First, the clicker. Celeste will be starting the much-anticipated OBEDIENCE class next Tuesday. The teacher likes clickers. I'm ambivalent about the devices; they *are* great for marking wanted behaviors, but they're also one extra thing that I don't need to be toting around.
I have a few lying around the apartment from my days of clicker training rats and dogs and making a valiant attempt at clicker training a mouse. Mina, the pit bull, is firm in her belief that clickers are for losers, hence why she feels the clicker is perfectly acceptable for Celeste.
These past few days I've been charging the clicker. I click, drop a treat for Celeste.
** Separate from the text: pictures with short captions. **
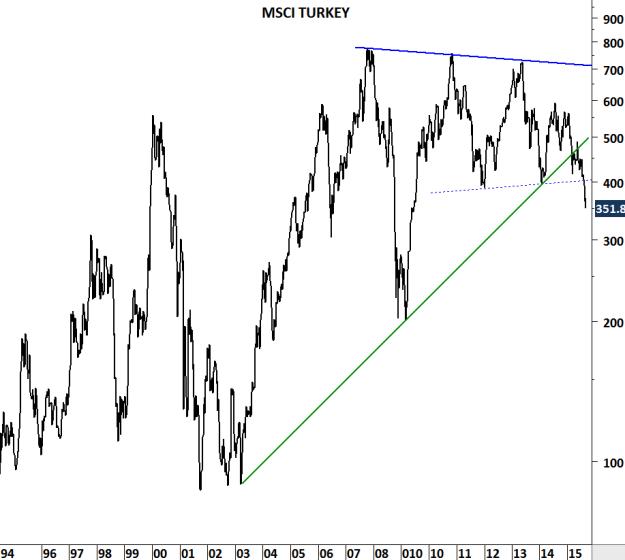 MSCI TURKEY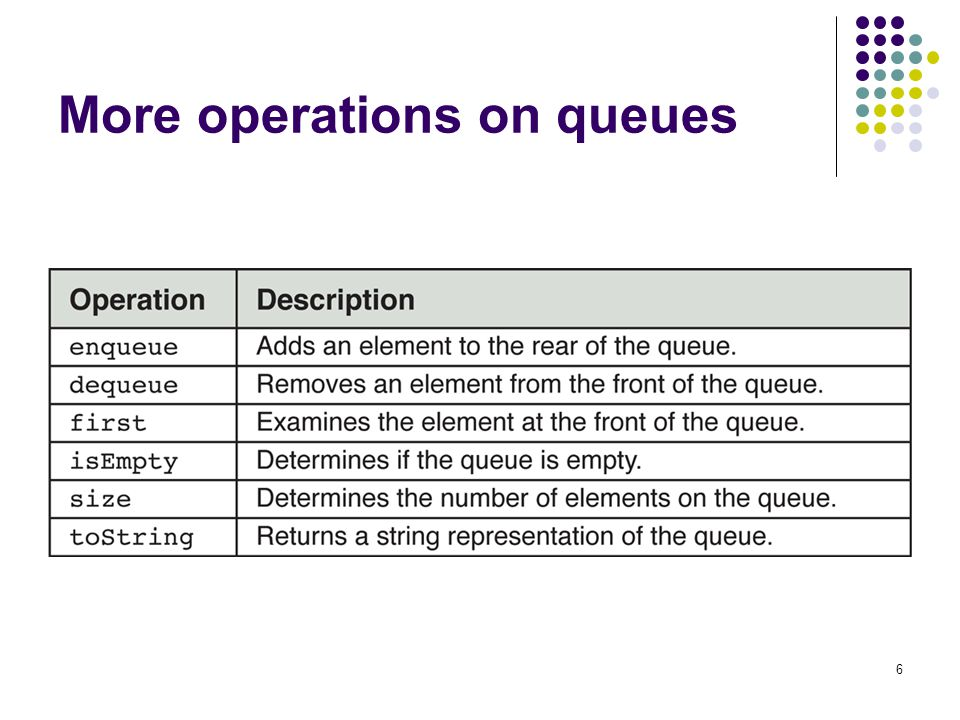 6 More operations on queues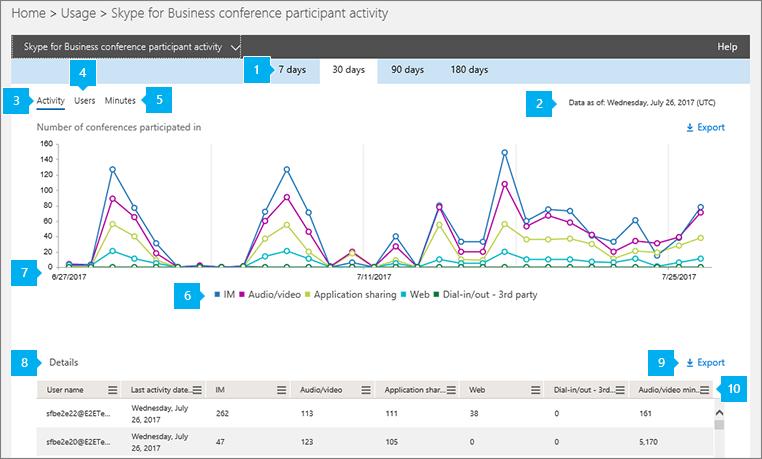 Skype konferanse deltakeren aktivitetsrapport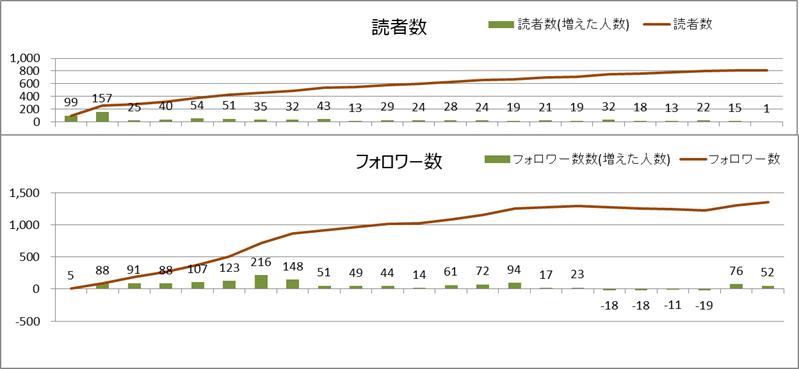 読者数とフォロワー数(2020年7月)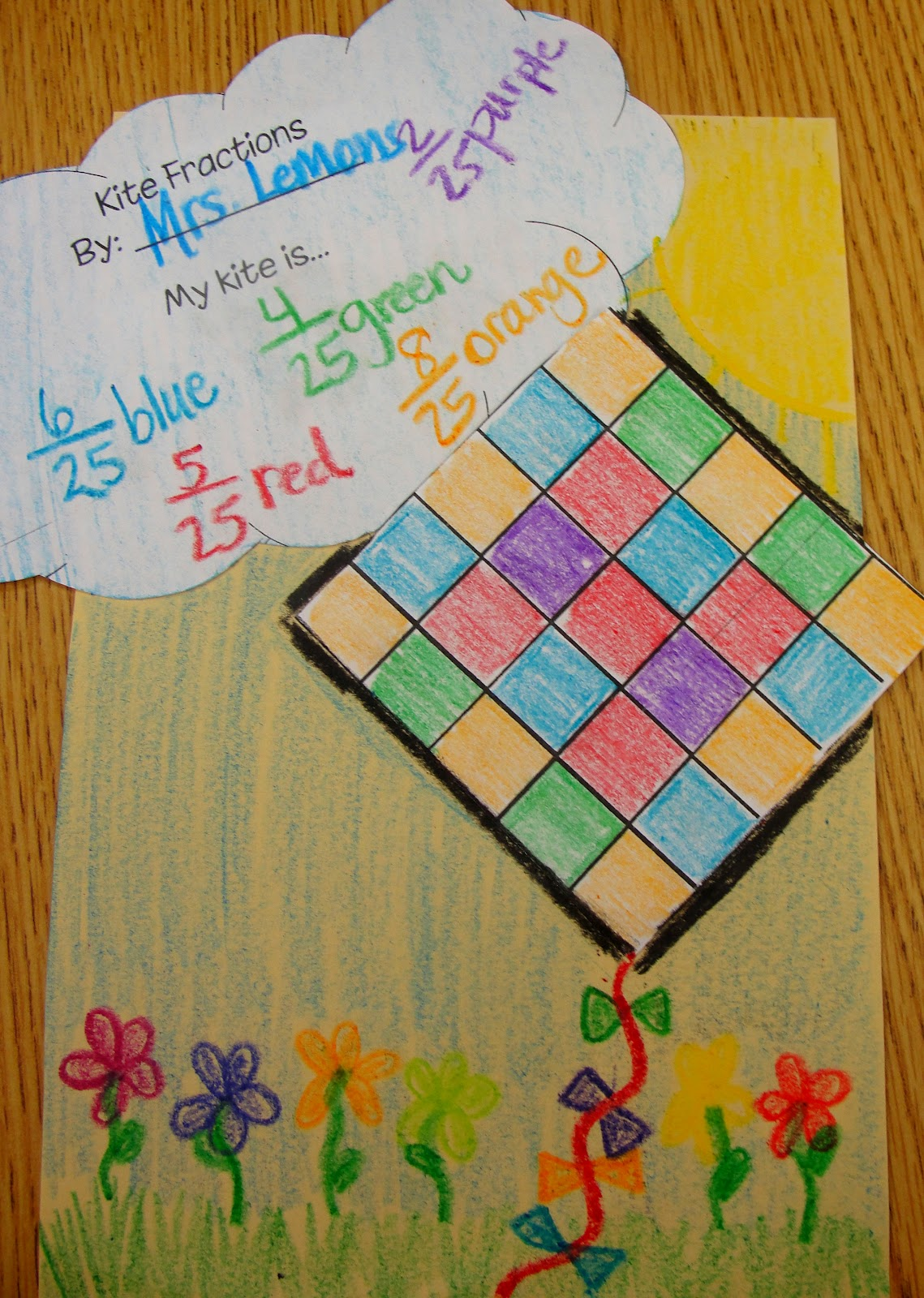 Step into 2nd Grade wi...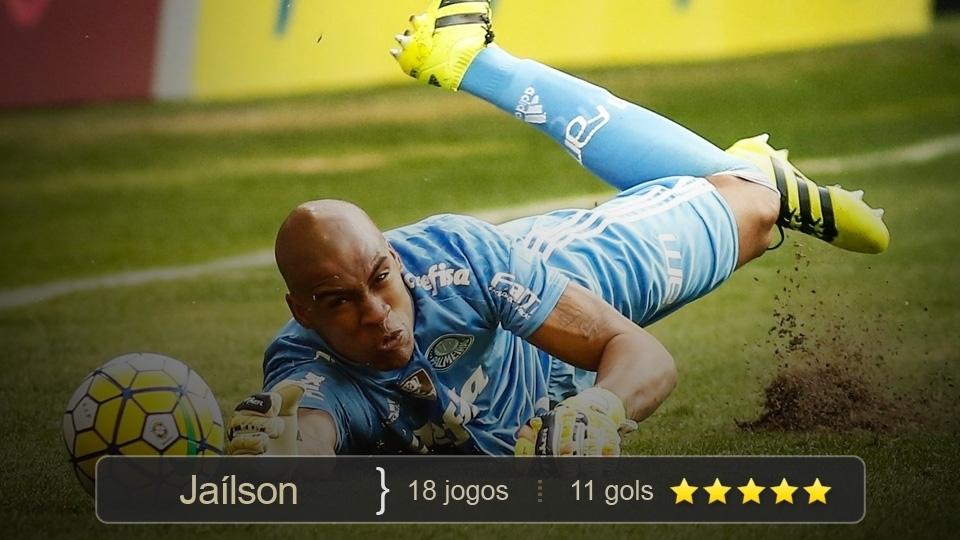 A revelação do Brasileiro. Substituiu o ídolo Prass à altura, teve atuações espetaculares e não perdeu nenhuma partida. Virou xodó da torcida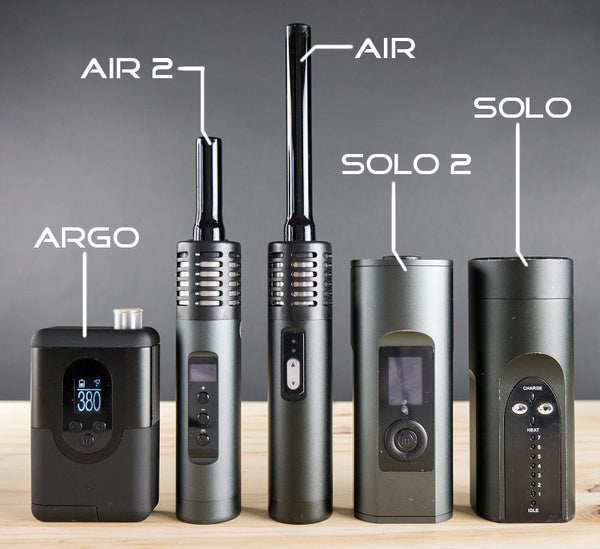 Arizer Vapes Size Comparison - Helenskinz NZ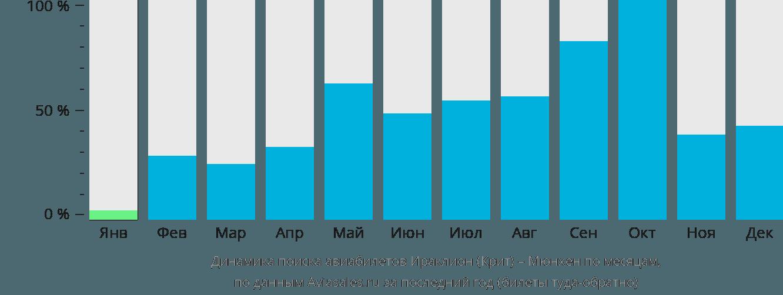 Динамика поиска авиабилетов из Ираклиона (Крит) в Мюнхен по месяцам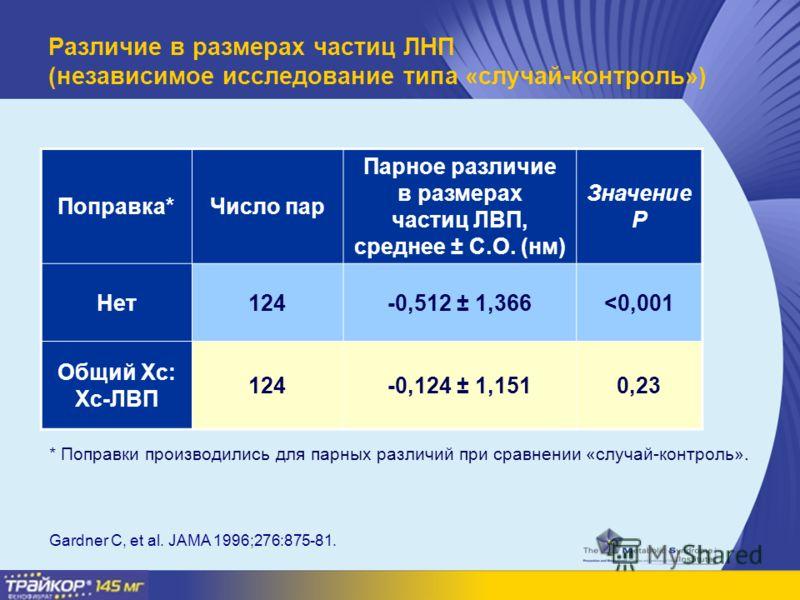Различие в размерах частиц ЛНП (независимое исследование типа «случай-контроль») Поправка*Число пар Парное различие в размерах частиц ЛВП, среднее ± С.О. (нм) Значение P Нет124-0,512 ± 1,366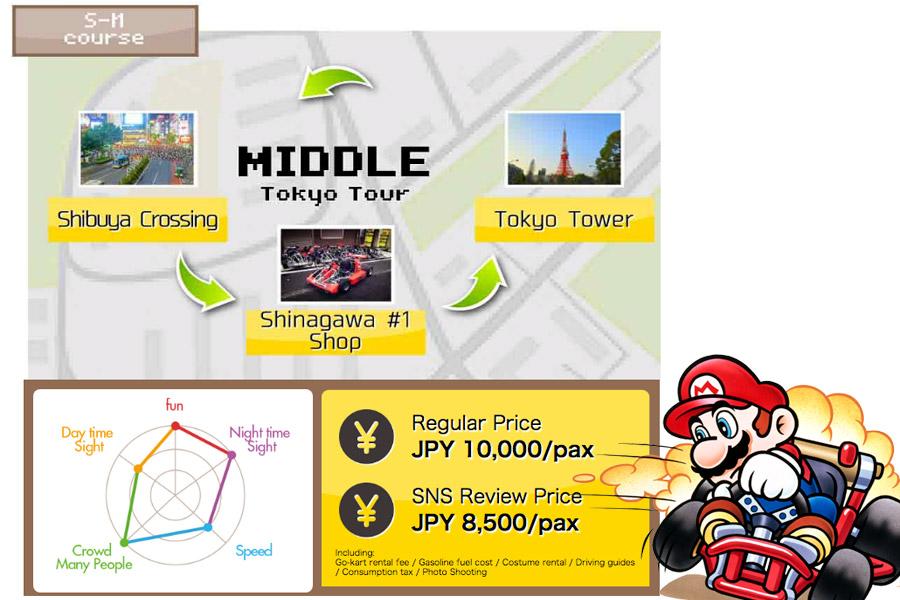 tour karts Tokio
Click, hand her a treat. Rinse, wash, repeat. Now I click and she comes a running, her stomach telling her brain TREATS NOW! We're already at the point where she does a watch before I click and treat. She's very food motivated, which makes clicker training easier....at the same time, she's a little TOO in to the food. Her movements are more reminiscent of a chicken being clicker-trained, all jerky and instantaneous. I can only hope I'm clicking for the right thing. Celeste doesn't care so long as something she does garners her a cookie. That's why I love her alright. :)
Okay, now on to dem red-nose pit bulls. I call the apartments where I live the halfway house. It's a big 'old victorian house separated into individual apartments. To be honest, I love the place; it's across from the park and downtown, it's affordable for the area, and it gets a lot of light, staying extra warm during the winter (I hate cold). Plus it allows dogs, including pit bulls. That it also seems to attract some sketchy characters is, I suppose, to be tolerated.
Anyway, I had the dogs out for a potty break. One of my neighbor's approached me and this conversation ensued.
Neighbor (N): Is that a red nose?!?
Me (Me): Huh?
N: A red nose.
Me: Oh, she's a pit bull, if that's what you mean.
N: No, no, no, I mean a red nose. You know, RED nose. I have one, with a red nose.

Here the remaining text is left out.